List of Publications
| Polish Title | English title | Year/ City of Publication |
| Gra o moje życie | My Life at Stake | Warsaw, Polityka, 1968 |
| Na Wschód od Arbatu | Heading East from Arbat | Warsaw, 1972 |
| Dojrzałość dostępna dla wszystkich | Maturity Available for Everyone | Warsaw, 1977 |
| Zdążyć przed Panem Bogiem | Shielding the Flame | Kraków, 1977 |
| Sześć odcieni bieli | Six Shades of White | Warsaw, 1978 |
| Subloklatorka | The Subtenant | Paris, 1985 |
| Hipnoza | Hypnosis | Warsaw, 1989 |
| Trudności ze wstawaniem. Okna. | Problems with Getting Up. Windows. | Warsaw, 1990 |
| Taniec na cudzym weselu | Dancing at Someone Else’s Wedding | Warsaw, 1993 |
| Co się stało z naszą bajką | What Happened to Our Fairy Tale | Warsaw, 1994 |
| Dowody na istnienie | Evidence for Existence | Poznań, 1996 |
| Tam już nie ma żadnej rzeki | There Is No River There Anymore | Kraków, 1998 |
| To ty jesteś Daniel | So You are Daniel | Kraków, 2001 |
| Wyjątkowo długa linia | An Exceptionally Long Line | Kraków, 2004 |
| Spokojne niedzielne popołudnie | A Quiet Sunday Afternoon | Kraków, 2004 |
| Król kier znów na wylocie | Chasing the King of Hearts | Warsaw, 2006 |
| Żal | Regret | Warsaw, 2007 |
| Różowe strusie pióra | Pink Ostrich Feathers | Warsaw, 2009 |
| Biała Maria | White Maria | Warsaw, 2011 |
| Sześć odcieni bieli i inne historie | Six Shades of White and Other Stories | Warsaw, 2015 |  |

====Books in English translation====
- Shielding the flame : an intimate conversation with Marek Edelman, the last surviving leader of the Warsaw ghetto uprising
- The subtenant / To outwit God (1992). Includes Shielding the Flame titled as To Outwit God.
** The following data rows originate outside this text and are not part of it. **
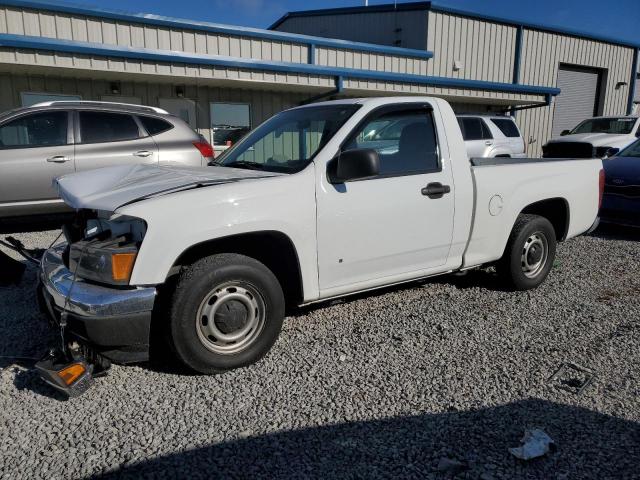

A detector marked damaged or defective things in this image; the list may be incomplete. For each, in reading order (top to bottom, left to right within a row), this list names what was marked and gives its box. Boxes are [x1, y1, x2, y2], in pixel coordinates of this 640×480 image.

damaged white pickup truck [37, 97, 604, 394]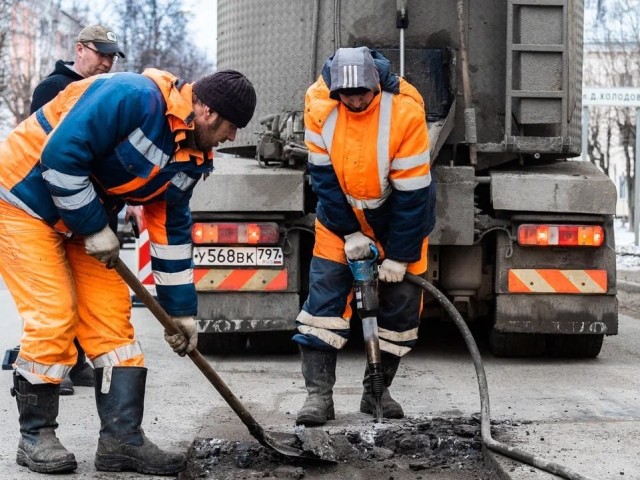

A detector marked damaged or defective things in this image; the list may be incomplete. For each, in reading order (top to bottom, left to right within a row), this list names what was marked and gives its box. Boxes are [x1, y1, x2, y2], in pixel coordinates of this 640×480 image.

pothole [176, 414, 504, 478]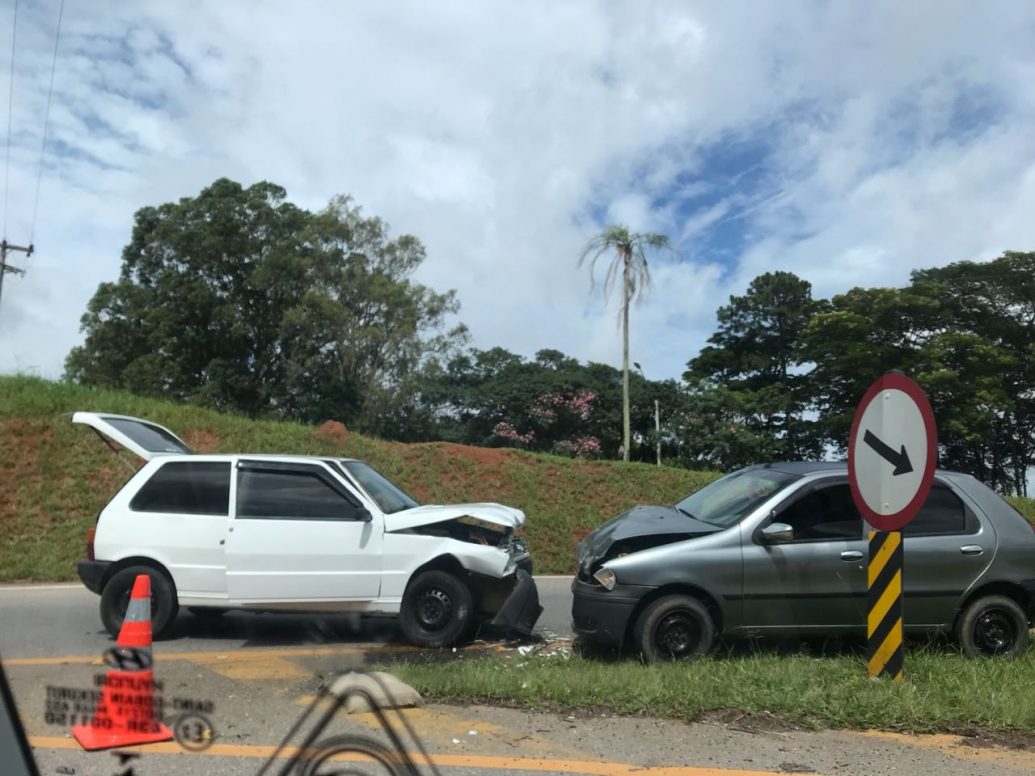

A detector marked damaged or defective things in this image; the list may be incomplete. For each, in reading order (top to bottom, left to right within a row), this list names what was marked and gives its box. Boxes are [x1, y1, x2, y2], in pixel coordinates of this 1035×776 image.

crumpled hood [382, 504, 524, 532]
crumpled hood [572, 506, 716, 568]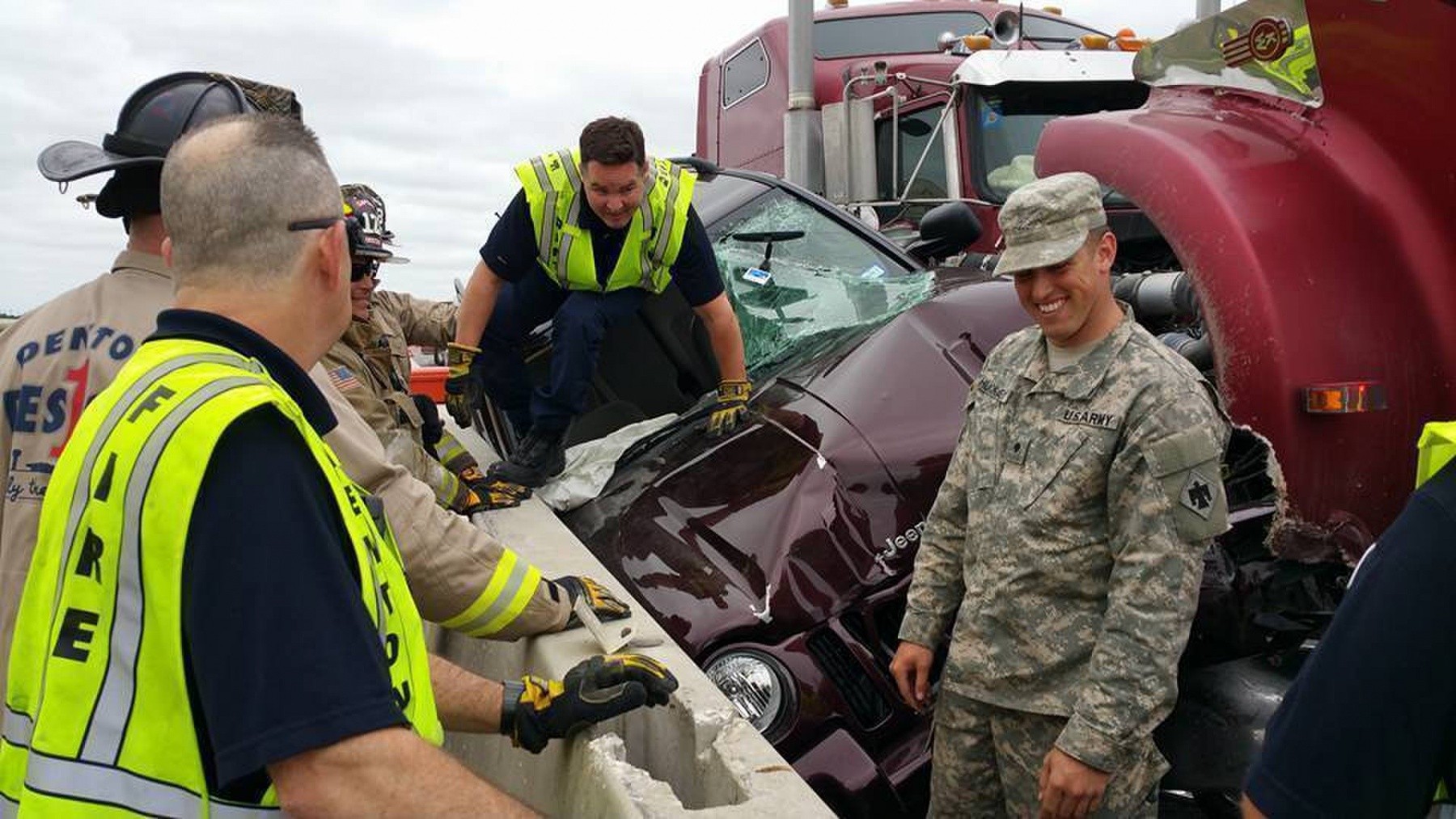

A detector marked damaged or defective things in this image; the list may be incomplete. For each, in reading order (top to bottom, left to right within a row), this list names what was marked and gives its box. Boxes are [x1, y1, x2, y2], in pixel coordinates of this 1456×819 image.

shattered windshield [964, 80, 1152, 201]
shattered windshield [709, 188, 932, 374]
- To steal a march on God (1996). Dramatization of Shielding the Flame.
- The woman from Hamburg and other true stories (2006). Includes Taniec na cudzym weselu (Dancing at Someone Else's Wedding) and Dowody na istnienie (Proofs of Existence).
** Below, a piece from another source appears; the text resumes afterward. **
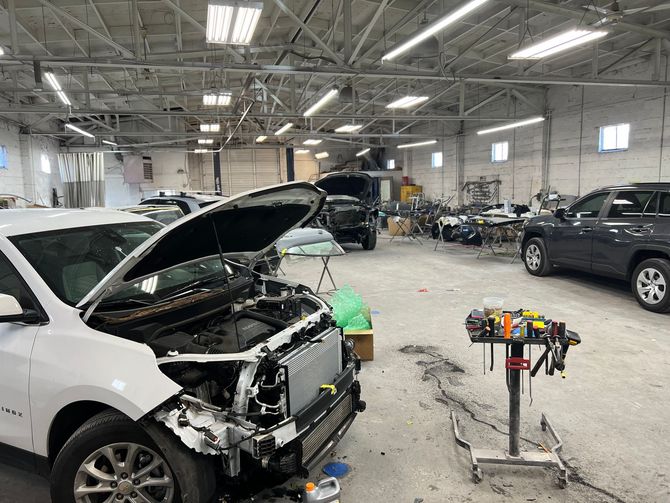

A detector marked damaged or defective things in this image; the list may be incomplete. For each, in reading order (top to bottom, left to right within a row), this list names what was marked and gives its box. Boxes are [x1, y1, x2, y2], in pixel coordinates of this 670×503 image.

cracked concrete floor [1, 234, 670, 502]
- Chasing the King of Hearts (2013)

== Awards ==
Krall has been the recipient of many prestigious awards in Poland and across the world including the Solidarity Cultural Prize (1985), Herder Prize (2005) for her work of autobiographical fiction, Sublokatorka (The Subtenant), the Journalist Laurels of the Polish Journalists' Association (2009), the Gold Medal for Merit to Culture – Gloria Artis (2014), the Julian Tuwim Literary Award (2014), and the Władysław Reymont Literary Prize (2009). She was also nominated for the Nike Literary Award for Tam już nie ma żadnej rzeki (1998) and Wyjątkowo długa linia (2004) and the Angelus Central European Literary Award for Król kier znów na wylocie (2007).